Flexibility was the key reason Old Standard's $13.7 million refinancing of a convenience store operation throughout Utah got off the ground. The borrower already had secured a six-month, $6.5 million loan earlier this year to be used as a down payment to purchase several convenience stores from a company in bankruptcy, but it needed additional capital.
In a less competitive market, Old Standard may not have entered into such a complicated refinancing because the deal involved 17 separate properties as collateral. By using a combination of collateral between the properties, the lender ultimately was able to provide refinancing for each property. The deal was based on a 70% loan-to-value with interest-only payments for 12 months.
Weed maintains that in many cases “it's not a matter of total financing but how to get from here to there. Without us, many properties would struggle and would end up going to foreclosure, or it wouldn't get refinanced.”
CMBS Concessions
Over the past few months, some mortgage servicers have waived prepayment fees on conduit loans — or loans that are originated, pooled and securitized — without charging penalties. To those borrowers who remember the capped fee formula, which included lenders charging fees up to 10% of the value of the loan, the idea seems preposterous. Yet it's happening.
Statistics reveal that servicers are showing a greater willingness to allow borrowers of distressed loans to pre-pay without penalty, says James Stouse, vice president of CMBS research at Bank of America Securities in Charlotte, N.C. A survey of all conduit loans as well as those loans that blended a portion of conduit loans with other loans in the last 22 months revealed 76 loans prepaid without penalty and 821 loans prepaid with penalty, according to Bank of America.
“Because these pre-payments are usually a product of some property distress, an alternative way to view the phenomenon is as a type of default,” says Stouse. In one recent example, the pre-payment penalty fee was waived on three separate loans to the same borrower.
But whether or not the trend of waiving fees continues at a rapid pace, the early return of principal inherent in these loans has detrimental implications for the investors in the packaged securities. Pre-paying early prompts a decrease in yield for the first investors in these securities — those investors buying the interest-only portion of the CMBS and those buying the A1 or first tranche of the security, Stouse explains.
In its review, Bank of America found that if the pre-payments were waived without penalty, default rates actually increased by 8%. This stands to reason since these properties were obviously in trouble prior to any waivers being considered. “It is a gray area,” says Stouse. “Servicers are trying to balance minimizing losses with honoring the pre-payment stipulations. It is becoming a bigger topic.”

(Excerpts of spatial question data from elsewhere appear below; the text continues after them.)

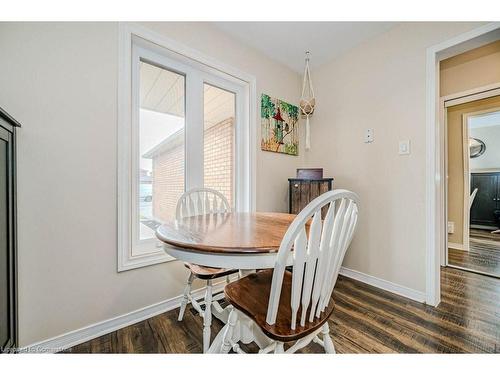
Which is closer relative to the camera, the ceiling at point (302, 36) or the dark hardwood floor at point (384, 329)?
the dark hardwood floor at point (384, 329)

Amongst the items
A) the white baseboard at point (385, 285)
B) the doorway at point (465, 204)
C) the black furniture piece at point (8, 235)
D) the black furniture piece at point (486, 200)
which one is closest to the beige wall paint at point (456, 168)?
the doorway at point (465, 204)

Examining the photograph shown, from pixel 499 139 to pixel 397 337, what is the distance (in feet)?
19.2

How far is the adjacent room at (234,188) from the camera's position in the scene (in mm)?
987

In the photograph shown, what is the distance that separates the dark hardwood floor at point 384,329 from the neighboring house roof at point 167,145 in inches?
47.7

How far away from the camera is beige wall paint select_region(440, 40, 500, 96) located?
2.12 metres

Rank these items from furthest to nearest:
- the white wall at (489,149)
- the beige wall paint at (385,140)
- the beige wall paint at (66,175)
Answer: the white wall at (489,149), the beige wall paint at (385,140), the beige wall paint at (66,175)

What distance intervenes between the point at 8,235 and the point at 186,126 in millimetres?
1292

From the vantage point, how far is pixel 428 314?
1621mm

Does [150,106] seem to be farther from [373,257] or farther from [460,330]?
[460,330]

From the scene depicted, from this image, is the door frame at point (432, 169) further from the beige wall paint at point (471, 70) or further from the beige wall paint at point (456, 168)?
the beige wall paint at point (456, 168)

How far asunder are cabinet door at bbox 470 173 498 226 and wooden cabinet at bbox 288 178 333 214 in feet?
15.4

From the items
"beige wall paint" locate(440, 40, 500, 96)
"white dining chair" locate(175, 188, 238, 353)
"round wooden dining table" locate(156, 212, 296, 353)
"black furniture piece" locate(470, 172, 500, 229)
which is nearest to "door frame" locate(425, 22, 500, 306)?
"beige wall paint" locate(440, 40, 500, 96)
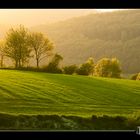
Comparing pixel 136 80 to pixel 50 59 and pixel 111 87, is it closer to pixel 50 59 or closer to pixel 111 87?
pixel 111 87

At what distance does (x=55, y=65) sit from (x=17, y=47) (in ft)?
1.22

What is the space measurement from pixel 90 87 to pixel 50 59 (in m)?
0.43

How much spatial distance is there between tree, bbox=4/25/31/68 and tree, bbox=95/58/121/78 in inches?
24.9

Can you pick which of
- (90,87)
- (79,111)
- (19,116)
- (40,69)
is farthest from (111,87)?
(19,116)

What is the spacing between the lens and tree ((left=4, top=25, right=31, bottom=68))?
317 cm

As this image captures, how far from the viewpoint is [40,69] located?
3.15 metres

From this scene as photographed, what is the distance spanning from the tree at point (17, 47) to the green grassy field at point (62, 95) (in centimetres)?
13

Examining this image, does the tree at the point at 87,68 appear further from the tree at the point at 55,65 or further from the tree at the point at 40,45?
the tree at the point at 40,45

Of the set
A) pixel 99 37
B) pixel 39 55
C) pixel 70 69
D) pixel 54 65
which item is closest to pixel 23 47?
pixel 39 55

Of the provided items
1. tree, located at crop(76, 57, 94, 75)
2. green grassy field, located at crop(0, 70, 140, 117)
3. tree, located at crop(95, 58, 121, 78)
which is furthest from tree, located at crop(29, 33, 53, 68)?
tree, located at crop(95, 58, 121, 78)

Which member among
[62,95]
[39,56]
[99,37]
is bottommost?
[62,95]

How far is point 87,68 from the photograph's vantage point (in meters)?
3.18

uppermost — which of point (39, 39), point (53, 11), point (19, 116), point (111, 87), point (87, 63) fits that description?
point (53, 11)

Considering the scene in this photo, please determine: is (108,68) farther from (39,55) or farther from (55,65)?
(39,55)
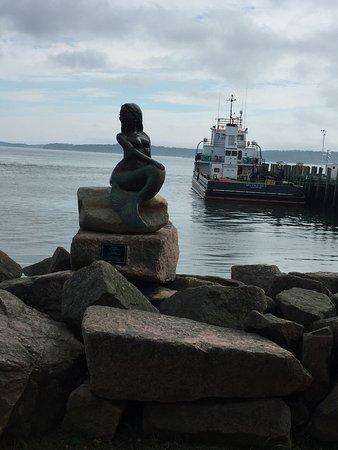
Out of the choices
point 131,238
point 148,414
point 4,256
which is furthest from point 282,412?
point 4,256

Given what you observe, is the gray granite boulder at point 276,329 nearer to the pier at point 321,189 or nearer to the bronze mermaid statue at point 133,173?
the bronze mermaid statue at point 133,173

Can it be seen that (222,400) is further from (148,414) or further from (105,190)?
(105,190)

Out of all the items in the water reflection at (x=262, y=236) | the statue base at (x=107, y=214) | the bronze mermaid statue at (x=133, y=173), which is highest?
the bronze mermaid statue at (x=133, y=173)

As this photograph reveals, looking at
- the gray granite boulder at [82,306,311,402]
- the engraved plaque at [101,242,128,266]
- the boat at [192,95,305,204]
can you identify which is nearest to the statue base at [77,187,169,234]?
the engraved plaque at [101,242,128,266]

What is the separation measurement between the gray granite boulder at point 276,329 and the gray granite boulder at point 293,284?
1675 millimetres

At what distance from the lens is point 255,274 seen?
28.5 feet

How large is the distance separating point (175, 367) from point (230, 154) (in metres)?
51.5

However, Philipp of Moody's says that waiving pre-payment penalties is not a widespread trend, adding that lenders have other options. “We expect servicers to hold borrowers to the deal,” he says.

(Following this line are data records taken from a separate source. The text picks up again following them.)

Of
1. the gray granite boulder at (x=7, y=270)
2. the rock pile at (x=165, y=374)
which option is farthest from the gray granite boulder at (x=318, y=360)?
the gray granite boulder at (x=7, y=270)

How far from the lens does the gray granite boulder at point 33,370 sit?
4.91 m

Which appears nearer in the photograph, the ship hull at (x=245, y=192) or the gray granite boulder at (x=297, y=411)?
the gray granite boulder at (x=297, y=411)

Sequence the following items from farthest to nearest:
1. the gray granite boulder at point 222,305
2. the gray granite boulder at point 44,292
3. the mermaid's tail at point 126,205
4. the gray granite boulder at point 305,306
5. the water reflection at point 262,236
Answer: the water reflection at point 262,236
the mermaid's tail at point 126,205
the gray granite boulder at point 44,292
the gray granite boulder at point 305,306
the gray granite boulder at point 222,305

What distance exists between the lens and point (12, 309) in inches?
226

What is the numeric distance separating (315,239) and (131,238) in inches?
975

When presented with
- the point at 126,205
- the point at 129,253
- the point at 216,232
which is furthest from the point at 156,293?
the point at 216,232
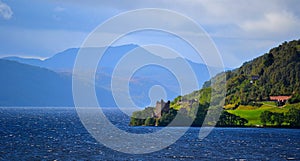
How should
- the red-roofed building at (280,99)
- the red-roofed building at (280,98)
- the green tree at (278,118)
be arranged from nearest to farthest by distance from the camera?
the green tree at (278,118) → the red-roofed building at (280,99) → the red-roofed building at (280,98)

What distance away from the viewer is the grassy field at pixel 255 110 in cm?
16662

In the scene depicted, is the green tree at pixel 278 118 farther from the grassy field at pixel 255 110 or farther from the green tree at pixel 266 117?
the grassy field at pixel 255 110

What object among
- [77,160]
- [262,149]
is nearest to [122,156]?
[77,160]

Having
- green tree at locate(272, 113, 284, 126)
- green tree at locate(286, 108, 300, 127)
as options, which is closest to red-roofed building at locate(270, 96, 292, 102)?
green tree at locate(286, 108, 300, 127)

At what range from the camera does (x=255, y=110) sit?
179625mm

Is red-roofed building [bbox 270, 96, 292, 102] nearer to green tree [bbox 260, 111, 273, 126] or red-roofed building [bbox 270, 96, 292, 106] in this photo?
red-roofed building [bbox 270, 96, 292, 106]

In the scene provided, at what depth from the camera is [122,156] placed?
7112 cm

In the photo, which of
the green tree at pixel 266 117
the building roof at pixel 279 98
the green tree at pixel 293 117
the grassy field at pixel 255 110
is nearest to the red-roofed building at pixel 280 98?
the building roof at pixel 279 98

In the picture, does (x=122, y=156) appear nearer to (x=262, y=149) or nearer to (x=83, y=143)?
(x=83, y=143)

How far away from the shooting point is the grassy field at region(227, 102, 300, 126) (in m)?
167

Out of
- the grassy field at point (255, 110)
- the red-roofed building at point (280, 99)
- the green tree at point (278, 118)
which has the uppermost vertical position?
the red-roofed building at point (280, 99)

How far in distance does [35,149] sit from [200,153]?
24.2 meters

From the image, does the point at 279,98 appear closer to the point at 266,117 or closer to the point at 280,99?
the point at 280,99

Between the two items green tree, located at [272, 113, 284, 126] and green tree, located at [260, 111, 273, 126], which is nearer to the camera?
green tree, located at [272, 113, 284, 126]
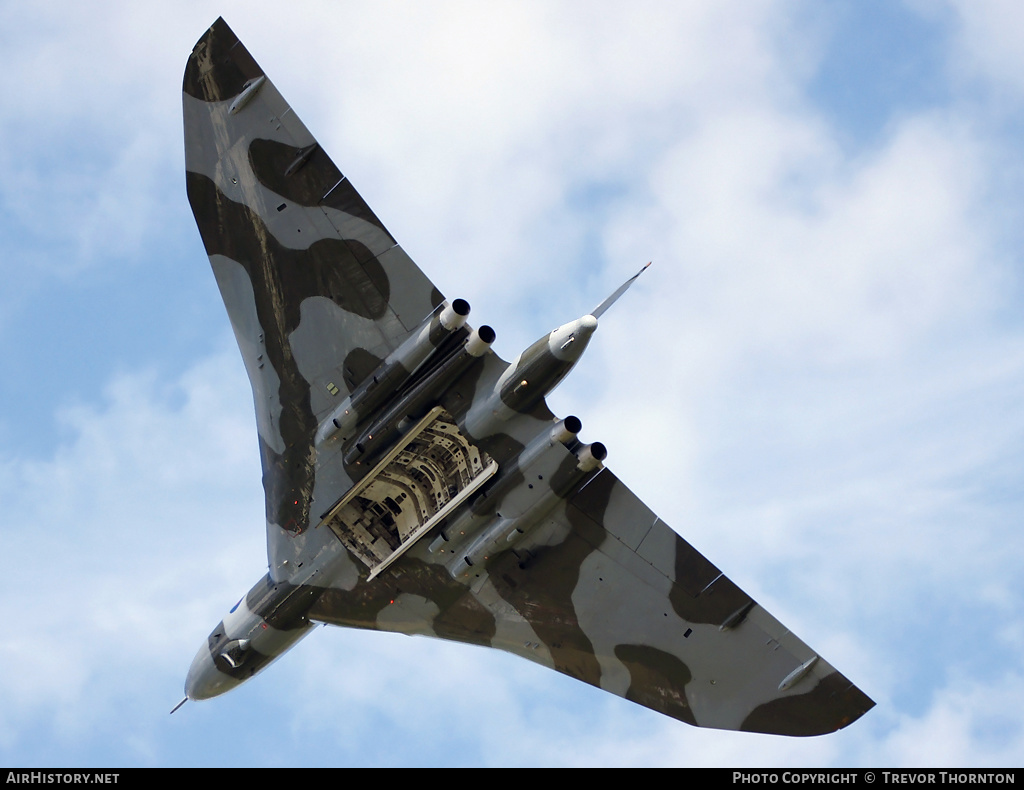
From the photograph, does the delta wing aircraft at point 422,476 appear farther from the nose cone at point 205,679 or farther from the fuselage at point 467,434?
the nose cone at point 205,679

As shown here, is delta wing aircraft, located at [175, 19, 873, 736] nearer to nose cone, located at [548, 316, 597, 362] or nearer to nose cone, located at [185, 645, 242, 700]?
nose cone, located at [548, 316, 597, 362]

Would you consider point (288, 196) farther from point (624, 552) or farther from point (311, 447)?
point (624, 552)

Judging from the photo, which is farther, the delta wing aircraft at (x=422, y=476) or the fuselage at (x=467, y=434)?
the delta wing aircraft at (x=422, y=476)

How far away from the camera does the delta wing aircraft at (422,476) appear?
2750 centimetres

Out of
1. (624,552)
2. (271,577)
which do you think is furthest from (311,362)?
(624,552)

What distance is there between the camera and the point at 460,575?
97.0 ft

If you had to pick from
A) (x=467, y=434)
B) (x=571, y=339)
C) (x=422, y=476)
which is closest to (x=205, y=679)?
(x=422, y=476)

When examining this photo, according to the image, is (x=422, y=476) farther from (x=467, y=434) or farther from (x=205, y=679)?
(x=205, y=679)

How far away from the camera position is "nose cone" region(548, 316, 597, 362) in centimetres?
2580

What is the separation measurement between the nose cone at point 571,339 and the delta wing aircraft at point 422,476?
628 millimetres

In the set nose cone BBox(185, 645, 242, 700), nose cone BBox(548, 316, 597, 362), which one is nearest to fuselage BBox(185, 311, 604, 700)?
nose cone BBox(548, 316, 597, 362)

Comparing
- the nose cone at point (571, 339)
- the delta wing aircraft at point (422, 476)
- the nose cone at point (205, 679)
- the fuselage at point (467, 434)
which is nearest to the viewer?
the nose cone at point (571, 339)

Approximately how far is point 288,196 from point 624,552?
12482mm

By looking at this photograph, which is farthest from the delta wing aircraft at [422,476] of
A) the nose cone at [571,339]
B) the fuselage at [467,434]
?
the nose cone at [571,339]
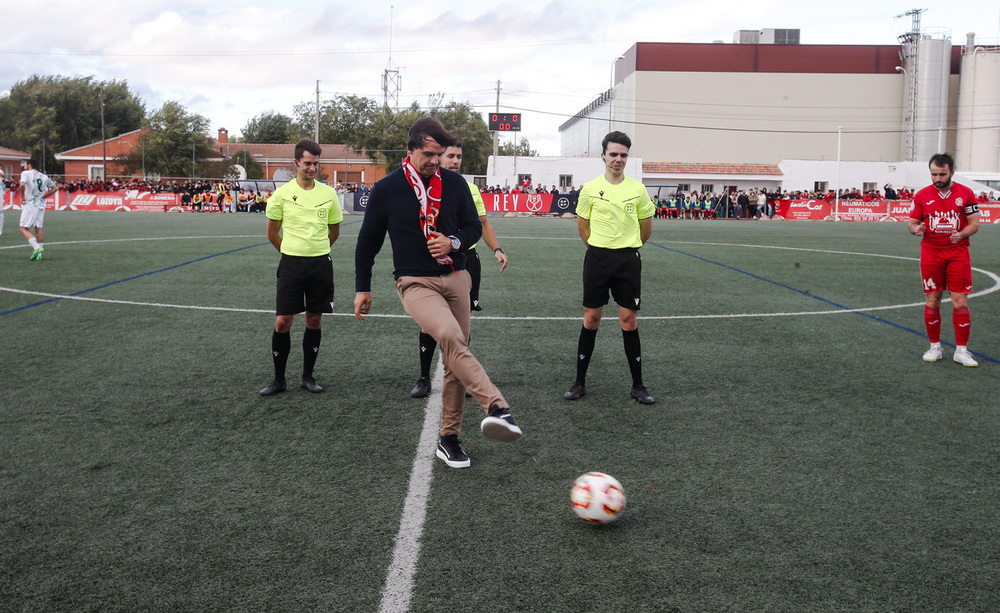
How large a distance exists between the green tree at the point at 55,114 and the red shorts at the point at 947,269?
95.3m

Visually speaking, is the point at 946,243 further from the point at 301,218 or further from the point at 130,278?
the point at 130,278

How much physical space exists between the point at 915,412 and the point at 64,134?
103 metres

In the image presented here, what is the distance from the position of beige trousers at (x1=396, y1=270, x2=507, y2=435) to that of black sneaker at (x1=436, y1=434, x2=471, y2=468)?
43mm

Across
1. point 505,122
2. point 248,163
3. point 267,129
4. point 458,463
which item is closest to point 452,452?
point 458,463

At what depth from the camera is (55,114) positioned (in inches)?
3526

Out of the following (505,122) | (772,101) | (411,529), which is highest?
(772,101)

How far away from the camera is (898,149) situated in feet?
236

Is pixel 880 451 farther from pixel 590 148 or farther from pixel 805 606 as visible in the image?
pixel 590 148

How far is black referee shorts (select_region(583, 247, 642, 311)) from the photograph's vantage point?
20.7 feet

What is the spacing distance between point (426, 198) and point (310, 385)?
2471 mm

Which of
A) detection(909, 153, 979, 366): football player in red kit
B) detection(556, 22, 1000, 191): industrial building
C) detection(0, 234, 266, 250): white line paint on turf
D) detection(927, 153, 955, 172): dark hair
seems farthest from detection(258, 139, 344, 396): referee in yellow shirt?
detection(556, 22, 1000, 191): industrial building

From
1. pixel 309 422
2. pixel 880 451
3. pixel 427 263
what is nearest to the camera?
pixel 427 263

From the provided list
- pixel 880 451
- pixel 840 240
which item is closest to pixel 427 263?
pixel 880 451

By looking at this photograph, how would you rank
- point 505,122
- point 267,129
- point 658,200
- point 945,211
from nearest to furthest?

So far the waiving of pre-payment penalty fees is not having much impact on the number of CMBS loans that are downgraded vs. upgraded. Following several quarters where downgrades exceeded upgrades, the first quarter of 2003 saw upgrades and downgrades evenly matched, according to Philipp.
The consensus of industry experts is that as long as interest rates remain relatively low, the intense competition among lenders will not abate any time soon. There are no absolutes in the lending arena, however, and some of the concessions could begin to wane if real estate fundamentals don't show significant signs of improvement in the near term.
The key for lenders is to be aggressive without making a deal that will come back to haunt them. As Rendak of Inland Mortgage puts it, “when you lose deals, you think the other guy is making a mistake.”
Kathleen Fitzgerald Hoffelder is a New York-based writer.